Are we getting Cloud Deployments wrong and are Unikernels the Solution?
Improving Sustainability, Cost and Performance
For this edition of the newsletter I have asked Felipe Huici from Unikraft to write a blog about the emerging space of optimizing cloud deployment with unikernels, which is an interesting area to explore when improving sustainability, cost and performance of cloud applications. I personally do not have experiences yet with unikernels, but are interested in how it evolves.
Disclaimer: No financial compensation has been received for this collaboration. The views and opinions expressed in this post are those of the guest author. The post is based on the questions I have asked Felipe. Thanks to Felipe for explaining the topic in such a great way.
The cloud powers a huge range of business reliably and scalably every day, but is everything running as it should under the hood?
Seconds-long cold boots, terrible auto-scale times, minutes-long waits for compute nodes to be up: these are standard headaches that cloud engineers have to deal with, and work-around, on a daily basis. Not to mention the use of over bloated images: for example, the binary for NGINX is just a couple of MBs, but when deploying it it can become a 1GB monster requiring 100s of MBs of memory to actually run.
The result is that yes, the cloud works, but we’re severely over-utilizing servers and resources to run our workloads, resulting in a number of important detrimental effects:
Complexity: having to figure out work-arounds for cold boots or slow autoscale complicates deployments, makes them more brittle, and takes time away from teams that could be better spent on other features.
Cost: Having to use 10x the number of pods/servers to run a service or workload clearly isn’t good for the bottom line.
Sustainability: the age-old method of just throwing hardware (or instances) at the problem isn’t great for the environmental challenges we’re facing
Much of this stems from the fact that cloud infrastructure relies on technology that was never intended for the cloud: general purpose OSes (e.g., Linux, FreeBSD, etc.) and mainstream distributions (e.eg., Debian, Ubuntu, etc.) are just that: general purpose. For cloud deployments we know what we’re going to deploy before we deploy, so what we’d like is some magic technology and tool that could automatically build, for each app, a fully customized image, all the way down to the OS, without forcing applications to be modified.
That magic tech and tool now exists! Unikraft (www.unikraft.org), a Linux Foundation OSS project) is a fully modular operating system and unikernel build kit. In the rest of this article we’ll cover what a unikernel is, what (massive) benefits they and Unikraft can provide, and how these compare to other technologies like containers. Time to take a great (cloud) leap forward!
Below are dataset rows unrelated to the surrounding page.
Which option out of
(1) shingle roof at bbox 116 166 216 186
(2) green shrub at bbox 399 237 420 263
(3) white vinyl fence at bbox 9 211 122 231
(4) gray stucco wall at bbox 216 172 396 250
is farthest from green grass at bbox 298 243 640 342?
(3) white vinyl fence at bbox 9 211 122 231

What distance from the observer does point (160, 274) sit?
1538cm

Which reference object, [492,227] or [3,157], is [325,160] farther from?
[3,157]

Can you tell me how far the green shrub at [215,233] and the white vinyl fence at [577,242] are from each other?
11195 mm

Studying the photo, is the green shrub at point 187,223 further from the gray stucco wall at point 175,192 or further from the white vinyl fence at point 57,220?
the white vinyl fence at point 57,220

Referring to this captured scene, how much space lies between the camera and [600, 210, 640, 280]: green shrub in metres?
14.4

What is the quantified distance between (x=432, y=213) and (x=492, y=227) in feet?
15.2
What is a Unikernel and What are its Benefits?
Simply put, a unikernel is a specialized virtual machine. Specialized in the sense that the VM image should contain only the code needed for the application to run, and nothing more; this includes operating system primitives such as memory allocators, schedulers and network. To achieve that the underlying OS that a unikernetl is built from should ideally be fully modular, so that it’s relatively easy to pick and choose the functionality that each application needs (Unikraft is fully modular; Linux is a monolithic OS).
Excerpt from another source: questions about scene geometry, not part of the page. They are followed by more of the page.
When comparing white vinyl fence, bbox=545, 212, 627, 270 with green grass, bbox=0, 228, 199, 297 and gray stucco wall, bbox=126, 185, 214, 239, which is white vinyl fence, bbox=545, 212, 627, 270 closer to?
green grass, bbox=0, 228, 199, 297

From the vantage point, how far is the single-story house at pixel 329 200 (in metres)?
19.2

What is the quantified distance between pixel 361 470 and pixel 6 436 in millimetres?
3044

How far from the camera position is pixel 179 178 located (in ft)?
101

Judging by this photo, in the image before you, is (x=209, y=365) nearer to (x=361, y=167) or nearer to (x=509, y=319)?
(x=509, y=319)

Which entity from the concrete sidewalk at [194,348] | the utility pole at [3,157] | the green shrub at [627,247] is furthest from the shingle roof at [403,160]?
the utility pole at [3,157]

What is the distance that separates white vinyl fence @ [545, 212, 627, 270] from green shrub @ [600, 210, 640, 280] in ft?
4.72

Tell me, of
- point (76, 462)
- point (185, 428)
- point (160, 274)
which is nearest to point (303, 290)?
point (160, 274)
Another typical property of a unikernel is that it has a single memory address space, that is, there is no user-space/kernel-space separation (this isn’t a strict requirement for a unikernel and this property can be relaxed, unikernels can have multiple address spaces): since a unikernel is a VM, the (hardware) isolation is provided by the hypervisor underneath (e.g., Xen or KVM). This means that unikernels don’t have context switch overheads and so are more efficient, especially when carrying out tasks such as I/O.
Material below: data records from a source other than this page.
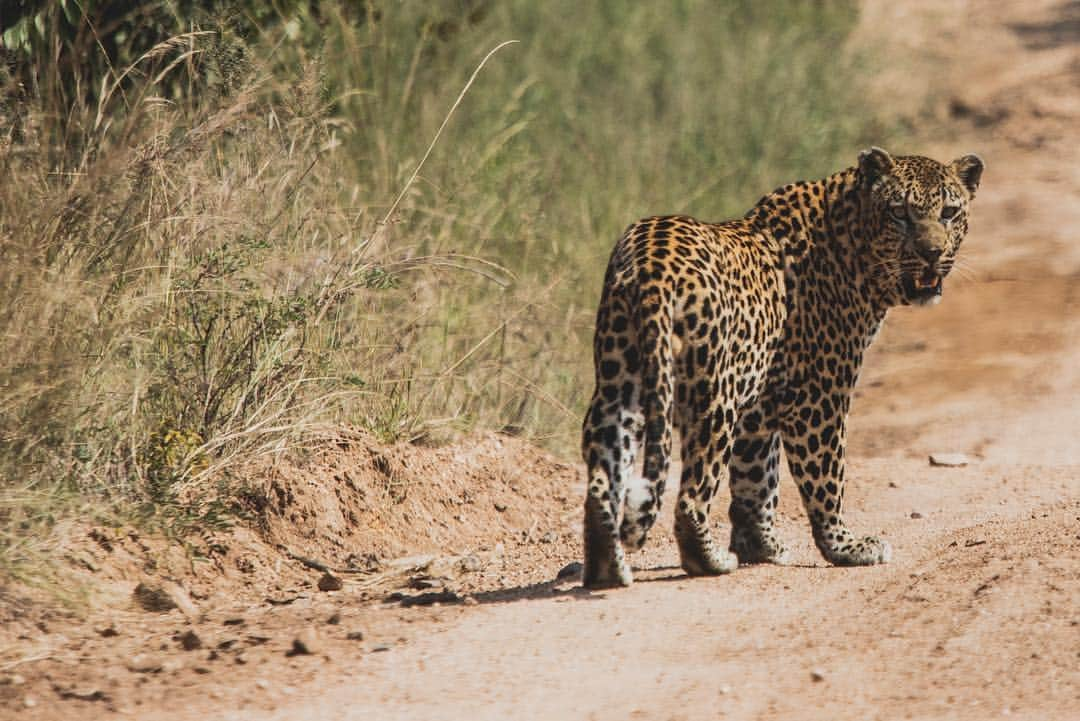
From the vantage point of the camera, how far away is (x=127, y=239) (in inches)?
277

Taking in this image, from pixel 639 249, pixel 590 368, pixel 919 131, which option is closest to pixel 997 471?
pixel 590 368

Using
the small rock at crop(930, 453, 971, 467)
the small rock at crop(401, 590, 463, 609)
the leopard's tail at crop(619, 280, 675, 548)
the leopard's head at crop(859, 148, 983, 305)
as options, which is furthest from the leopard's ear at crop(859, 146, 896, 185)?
the small rock at crop(930, 453, 971, 467)

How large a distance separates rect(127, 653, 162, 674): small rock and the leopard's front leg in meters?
2.68

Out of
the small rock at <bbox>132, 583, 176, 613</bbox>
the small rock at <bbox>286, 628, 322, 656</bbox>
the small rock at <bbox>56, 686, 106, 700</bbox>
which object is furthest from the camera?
the small rock at <bbox>132, 583, 176, 613</bbox>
In all, if all we want to do is run a 5MB NGINX application in the cloud it makes little sense to be deploying 1GB images consuming huge resources and containing substantial, unneeded lines of code that could lead to vulnerabilities. While the reason behind this status quo is understandable (Linux just works!), unikernels are a much more logical way forward for cloud deployments. To make this more tangible (and enticing), here a few properties and numbers for Unikraft:
⚡️ Blazingly fast boot/suspend/resume times, in milliseconds
🔥 High performance, up to 2x the throughput of Linux
⏬Low memory consumption, a few MBs for off-the-shelf apps
🗜️ Tiny images, only a few MBs in size
🐇 Low latency
🔐 Minimal TCB: if the app doesn’t need it, it doesn’t get deployed
💪 POSIX compliant: no need to modify your app!
But Building and Using a Unikernel Sounds Complicated…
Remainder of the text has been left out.